People look up to Peppers because he kind of has that cool factor.
Former Panthers left tackle Jordan Gross
The Peppers’ one-year deal – following the five-year, $55.5 million contract bestowed on former Vikings left tackle Matt Kalil – are the kind of bold free-agent moves Gettleman didn’t make during his first four years in Charlotte.
It helped that Gettleman had $26 million in cap space to work with. But there’s a sense the Panthers had to make a splash after their fall to earth in 2016 following the franchise’s second Super Bowl berth the year before.
Peppers – like quarterback Cam Newton – is one of those rare athletes whose size and immense skill set make the rest of the league take notice.
“He’s like one of those cool players, like Cam is,” former Panthers left tackle Jordan Gross said. “People look up to Peppers because he kind of has that cool factor. Even if he plays 12 snaps and has four tackles this season, he’s going to elevate the defense just because he’s on their team.”
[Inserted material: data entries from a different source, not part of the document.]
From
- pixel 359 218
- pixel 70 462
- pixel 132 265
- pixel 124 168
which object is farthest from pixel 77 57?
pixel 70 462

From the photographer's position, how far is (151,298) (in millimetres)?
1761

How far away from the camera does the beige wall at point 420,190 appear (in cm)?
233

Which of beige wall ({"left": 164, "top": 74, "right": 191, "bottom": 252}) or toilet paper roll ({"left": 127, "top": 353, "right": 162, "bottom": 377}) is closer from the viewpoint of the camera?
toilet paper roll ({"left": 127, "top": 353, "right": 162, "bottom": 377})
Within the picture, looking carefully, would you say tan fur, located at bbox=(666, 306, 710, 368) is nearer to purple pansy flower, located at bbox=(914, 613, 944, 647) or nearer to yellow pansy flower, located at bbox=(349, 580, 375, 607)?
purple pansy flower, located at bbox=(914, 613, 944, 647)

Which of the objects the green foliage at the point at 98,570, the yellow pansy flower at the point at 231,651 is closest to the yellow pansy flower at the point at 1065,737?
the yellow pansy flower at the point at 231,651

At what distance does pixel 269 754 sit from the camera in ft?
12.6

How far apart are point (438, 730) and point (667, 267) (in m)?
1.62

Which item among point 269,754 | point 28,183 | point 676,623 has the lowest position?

Dave Gettleman’s miss on Kony Ealy was overshadowed Friday by his get on Julius Peppers, whose return to his home state for his final chapter is – as Jordan Gross said – a feel-good story on the heels of 6-10.
Gross joined the Panthers in 2003, a year after Peppers arrived as the No. 2 pick. Gross retired after the 2013 season; Peppers is still going.
“I just can’t freakin’ believe he’s still playing. You can quote me on that,” Gross said. “It’s unbelievable. He’ll be 38 (next January). And to still be productive. I just think it’s so awesome for him and the guys in the locker room and for the fans. It’s such a cool story.”
Gross said Peppers will raise the play of those around him because of how he practices and plays. Peppers might have helped jump-start the stalled development of Ealy, whose flashes of stardom were sandwiched between long stretches of lackluster play.
But Ealy will always have Santa Clara.
Ealy did what no player has ever done in a Super Bowl, collecting three sacks and an interception in the same game. In threatening to ruin Peyton Manning’s swan song, Ealy made it seem like the light had come on for him.
And then it didn’t.
Ealy leaves with 14 sacks in three seasons, and probably will become Bill Belichick’s next reclamation project to flourish and win a Super Bowl ring.
But Gettleman’s miss on Ealy was overshadowed Friday by his get on Peppers, whose return to his home state for his final chapter is – as Gross said – a feel-good story on the heels of 6-10.
“He’s such an incredible part of this franchise’s history,” Gross said. “I’m happy that he’s going to come back and be cheered by our fans.”